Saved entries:

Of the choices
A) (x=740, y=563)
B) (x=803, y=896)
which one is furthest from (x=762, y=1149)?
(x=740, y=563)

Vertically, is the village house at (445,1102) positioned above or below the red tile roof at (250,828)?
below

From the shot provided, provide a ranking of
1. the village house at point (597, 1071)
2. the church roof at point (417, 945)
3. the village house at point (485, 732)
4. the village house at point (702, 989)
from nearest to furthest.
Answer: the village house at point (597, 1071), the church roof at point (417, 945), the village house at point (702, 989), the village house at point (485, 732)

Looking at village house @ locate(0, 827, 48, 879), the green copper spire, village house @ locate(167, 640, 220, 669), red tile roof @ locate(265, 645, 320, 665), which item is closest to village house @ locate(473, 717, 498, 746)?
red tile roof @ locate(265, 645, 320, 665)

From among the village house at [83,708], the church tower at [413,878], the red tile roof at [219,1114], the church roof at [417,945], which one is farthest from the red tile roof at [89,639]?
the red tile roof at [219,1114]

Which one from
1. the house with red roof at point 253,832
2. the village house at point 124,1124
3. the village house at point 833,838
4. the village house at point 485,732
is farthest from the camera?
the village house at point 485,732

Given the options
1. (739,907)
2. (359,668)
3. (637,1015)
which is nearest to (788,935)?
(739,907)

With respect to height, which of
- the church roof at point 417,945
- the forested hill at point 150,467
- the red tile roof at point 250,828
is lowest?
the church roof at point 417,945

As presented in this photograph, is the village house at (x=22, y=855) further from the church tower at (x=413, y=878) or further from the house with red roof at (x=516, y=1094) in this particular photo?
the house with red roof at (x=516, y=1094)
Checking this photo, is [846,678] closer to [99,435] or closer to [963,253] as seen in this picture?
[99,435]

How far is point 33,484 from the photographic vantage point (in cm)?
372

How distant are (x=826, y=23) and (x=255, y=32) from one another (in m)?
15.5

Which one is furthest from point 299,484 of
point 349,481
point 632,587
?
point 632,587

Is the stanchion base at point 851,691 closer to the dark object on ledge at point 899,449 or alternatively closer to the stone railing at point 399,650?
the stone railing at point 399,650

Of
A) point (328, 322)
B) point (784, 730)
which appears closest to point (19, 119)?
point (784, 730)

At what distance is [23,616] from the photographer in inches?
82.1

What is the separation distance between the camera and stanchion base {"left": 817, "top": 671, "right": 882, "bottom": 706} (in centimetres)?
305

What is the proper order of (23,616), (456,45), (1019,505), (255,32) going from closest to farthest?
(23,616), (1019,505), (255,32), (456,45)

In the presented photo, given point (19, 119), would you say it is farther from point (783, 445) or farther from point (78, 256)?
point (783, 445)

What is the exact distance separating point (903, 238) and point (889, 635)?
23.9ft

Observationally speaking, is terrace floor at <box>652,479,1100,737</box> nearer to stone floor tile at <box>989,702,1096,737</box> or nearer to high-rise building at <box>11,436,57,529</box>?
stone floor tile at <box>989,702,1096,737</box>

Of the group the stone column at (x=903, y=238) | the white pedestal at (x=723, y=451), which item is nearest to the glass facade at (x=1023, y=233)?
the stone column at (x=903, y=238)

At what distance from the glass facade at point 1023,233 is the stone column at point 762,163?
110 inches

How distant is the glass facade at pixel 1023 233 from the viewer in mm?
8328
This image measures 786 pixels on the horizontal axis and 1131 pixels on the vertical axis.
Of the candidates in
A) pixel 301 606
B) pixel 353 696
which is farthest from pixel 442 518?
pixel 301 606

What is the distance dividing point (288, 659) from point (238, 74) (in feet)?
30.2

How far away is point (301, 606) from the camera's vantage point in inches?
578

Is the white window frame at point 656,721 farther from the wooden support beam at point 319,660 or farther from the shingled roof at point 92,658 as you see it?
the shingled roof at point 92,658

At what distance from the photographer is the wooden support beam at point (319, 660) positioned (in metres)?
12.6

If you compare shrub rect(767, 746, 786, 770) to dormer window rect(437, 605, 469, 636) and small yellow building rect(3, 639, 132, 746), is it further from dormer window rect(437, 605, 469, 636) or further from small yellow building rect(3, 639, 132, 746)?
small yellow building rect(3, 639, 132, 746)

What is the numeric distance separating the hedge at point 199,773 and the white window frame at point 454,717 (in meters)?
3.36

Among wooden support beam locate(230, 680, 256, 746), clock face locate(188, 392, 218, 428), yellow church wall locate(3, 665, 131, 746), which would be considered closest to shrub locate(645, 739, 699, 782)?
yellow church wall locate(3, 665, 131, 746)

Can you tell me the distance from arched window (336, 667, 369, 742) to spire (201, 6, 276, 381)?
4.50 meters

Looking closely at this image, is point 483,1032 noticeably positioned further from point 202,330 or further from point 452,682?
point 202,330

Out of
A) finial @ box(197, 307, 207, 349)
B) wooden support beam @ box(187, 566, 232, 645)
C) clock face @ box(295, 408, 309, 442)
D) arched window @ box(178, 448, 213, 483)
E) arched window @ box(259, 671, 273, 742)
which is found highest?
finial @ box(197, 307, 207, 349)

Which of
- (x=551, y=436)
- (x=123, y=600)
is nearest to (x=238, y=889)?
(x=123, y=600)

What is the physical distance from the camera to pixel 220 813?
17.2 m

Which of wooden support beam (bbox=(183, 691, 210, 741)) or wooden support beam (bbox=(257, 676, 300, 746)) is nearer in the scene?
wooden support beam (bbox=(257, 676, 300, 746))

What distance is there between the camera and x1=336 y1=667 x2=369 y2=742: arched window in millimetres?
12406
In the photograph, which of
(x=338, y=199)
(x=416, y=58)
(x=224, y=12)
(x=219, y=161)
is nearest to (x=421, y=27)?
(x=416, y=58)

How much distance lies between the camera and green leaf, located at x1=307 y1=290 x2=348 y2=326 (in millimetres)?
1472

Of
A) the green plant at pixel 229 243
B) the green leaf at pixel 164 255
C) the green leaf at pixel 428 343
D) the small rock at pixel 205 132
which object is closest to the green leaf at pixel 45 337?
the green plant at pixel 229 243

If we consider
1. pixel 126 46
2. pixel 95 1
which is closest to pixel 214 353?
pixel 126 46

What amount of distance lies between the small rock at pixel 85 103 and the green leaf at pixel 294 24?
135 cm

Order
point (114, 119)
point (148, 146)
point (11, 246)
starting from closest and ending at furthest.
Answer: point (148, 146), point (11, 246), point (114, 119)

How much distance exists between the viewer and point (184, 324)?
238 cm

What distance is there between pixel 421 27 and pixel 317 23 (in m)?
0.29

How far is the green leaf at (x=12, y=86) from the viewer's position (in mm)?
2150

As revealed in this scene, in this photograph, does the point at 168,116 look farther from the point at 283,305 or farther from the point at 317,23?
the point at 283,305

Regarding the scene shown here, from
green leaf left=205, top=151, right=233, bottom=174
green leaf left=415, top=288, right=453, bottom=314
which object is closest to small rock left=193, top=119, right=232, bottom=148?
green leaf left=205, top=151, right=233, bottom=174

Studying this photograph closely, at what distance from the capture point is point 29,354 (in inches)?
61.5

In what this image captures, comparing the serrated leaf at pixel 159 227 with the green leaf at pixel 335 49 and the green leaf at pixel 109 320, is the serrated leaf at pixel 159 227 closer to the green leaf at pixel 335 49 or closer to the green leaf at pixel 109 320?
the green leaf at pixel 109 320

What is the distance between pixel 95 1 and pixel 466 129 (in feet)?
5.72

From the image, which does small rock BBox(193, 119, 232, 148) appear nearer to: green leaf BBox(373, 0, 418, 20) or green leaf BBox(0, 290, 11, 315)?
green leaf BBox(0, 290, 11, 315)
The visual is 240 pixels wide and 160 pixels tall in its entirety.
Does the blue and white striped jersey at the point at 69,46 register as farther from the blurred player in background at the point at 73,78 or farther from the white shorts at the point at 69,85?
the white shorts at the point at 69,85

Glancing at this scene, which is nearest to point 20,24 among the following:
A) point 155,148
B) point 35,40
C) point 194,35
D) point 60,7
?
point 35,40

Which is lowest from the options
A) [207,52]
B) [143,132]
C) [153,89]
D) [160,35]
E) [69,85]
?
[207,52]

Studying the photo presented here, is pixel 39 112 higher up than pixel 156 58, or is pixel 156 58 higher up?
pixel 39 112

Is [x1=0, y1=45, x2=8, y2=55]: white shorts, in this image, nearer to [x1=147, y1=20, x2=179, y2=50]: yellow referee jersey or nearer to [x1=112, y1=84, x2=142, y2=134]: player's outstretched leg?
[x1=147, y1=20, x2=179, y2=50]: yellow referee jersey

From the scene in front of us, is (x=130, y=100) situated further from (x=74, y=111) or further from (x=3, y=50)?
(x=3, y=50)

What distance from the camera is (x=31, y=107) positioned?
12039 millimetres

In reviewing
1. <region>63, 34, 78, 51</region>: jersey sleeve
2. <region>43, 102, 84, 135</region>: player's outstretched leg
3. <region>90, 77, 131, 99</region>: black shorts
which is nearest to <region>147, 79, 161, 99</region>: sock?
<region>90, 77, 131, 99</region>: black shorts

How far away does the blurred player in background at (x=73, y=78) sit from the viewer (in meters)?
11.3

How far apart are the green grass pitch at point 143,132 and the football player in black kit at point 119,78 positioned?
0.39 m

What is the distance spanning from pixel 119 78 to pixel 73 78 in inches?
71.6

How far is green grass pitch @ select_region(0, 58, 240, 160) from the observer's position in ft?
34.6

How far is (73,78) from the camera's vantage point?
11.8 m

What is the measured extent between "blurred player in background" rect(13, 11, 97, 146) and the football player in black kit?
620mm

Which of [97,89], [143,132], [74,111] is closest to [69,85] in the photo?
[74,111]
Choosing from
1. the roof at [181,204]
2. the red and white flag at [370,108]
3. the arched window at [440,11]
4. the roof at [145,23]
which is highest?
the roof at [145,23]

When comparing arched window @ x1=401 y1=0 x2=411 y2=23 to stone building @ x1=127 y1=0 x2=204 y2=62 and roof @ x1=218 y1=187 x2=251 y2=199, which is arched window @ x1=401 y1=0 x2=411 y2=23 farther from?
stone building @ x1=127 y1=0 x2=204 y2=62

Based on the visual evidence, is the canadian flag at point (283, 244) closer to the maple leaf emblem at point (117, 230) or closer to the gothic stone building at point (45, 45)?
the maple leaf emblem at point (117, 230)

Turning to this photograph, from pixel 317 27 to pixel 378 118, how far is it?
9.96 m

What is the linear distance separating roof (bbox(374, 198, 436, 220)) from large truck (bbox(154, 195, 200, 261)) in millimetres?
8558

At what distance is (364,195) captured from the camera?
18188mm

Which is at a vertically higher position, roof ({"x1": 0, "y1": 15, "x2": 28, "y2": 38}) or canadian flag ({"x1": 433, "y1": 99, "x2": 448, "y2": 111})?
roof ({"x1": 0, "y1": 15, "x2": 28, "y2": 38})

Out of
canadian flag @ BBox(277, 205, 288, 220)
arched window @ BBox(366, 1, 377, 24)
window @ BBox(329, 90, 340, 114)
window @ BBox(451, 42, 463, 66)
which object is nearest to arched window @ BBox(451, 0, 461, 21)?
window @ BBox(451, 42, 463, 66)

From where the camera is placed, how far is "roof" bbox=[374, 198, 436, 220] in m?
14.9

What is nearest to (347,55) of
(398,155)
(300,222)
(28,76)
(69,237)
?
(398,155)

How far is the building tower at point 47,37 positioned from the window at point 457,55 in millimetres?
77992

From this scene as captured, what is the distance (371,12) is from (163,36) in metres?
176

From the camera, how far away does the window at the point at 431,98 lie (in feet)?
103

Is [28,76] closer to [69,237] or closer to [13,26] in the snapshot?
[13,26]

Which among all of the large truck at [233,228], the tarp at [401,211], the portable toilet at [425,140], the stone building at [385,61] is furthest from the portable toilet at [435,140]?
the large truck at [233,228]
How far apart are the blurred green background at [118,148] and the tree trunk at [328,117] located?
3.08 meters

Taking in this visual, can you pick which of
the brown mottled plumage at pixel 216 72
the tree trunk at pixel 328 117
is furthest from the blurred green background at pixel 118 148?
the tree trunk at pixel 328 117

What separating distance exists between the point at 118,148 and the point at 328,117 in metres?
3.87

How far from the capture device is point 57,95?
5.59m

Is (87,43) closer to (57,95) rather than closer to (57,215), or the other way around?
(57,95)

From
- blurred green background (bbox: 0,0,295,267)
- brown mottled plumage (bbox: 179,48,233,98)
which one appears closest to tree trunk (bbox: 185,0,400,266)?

→ **SET EXERCISE**
Please reproduce the data word for word, from its first line through the line containing "Answer: the village", inclusive.

→ **SOLUTION FOR THIS EXERCISE**
Of the choices
A) (x=740, y=563)
B) (x=803, y=896)
which one is furthest from (x=762, y=1149)?
(x=740, y=563)

Vertically, is the village house at (445,1102) positioned above or below the red tile roof at (250,828)?
below

From the shot provided, provide a ranking of
1. the village house at point (597, 1071)
2. the church roof at point (417, 945)
3. the village house at point (485, 732)
4. the village house at point (702, 989)
from nearest to furthest.
Answer: the village house at point (597, 1071), the church roof at point (417, 945), the village house at point (702, 989), the village house at point (485, 732)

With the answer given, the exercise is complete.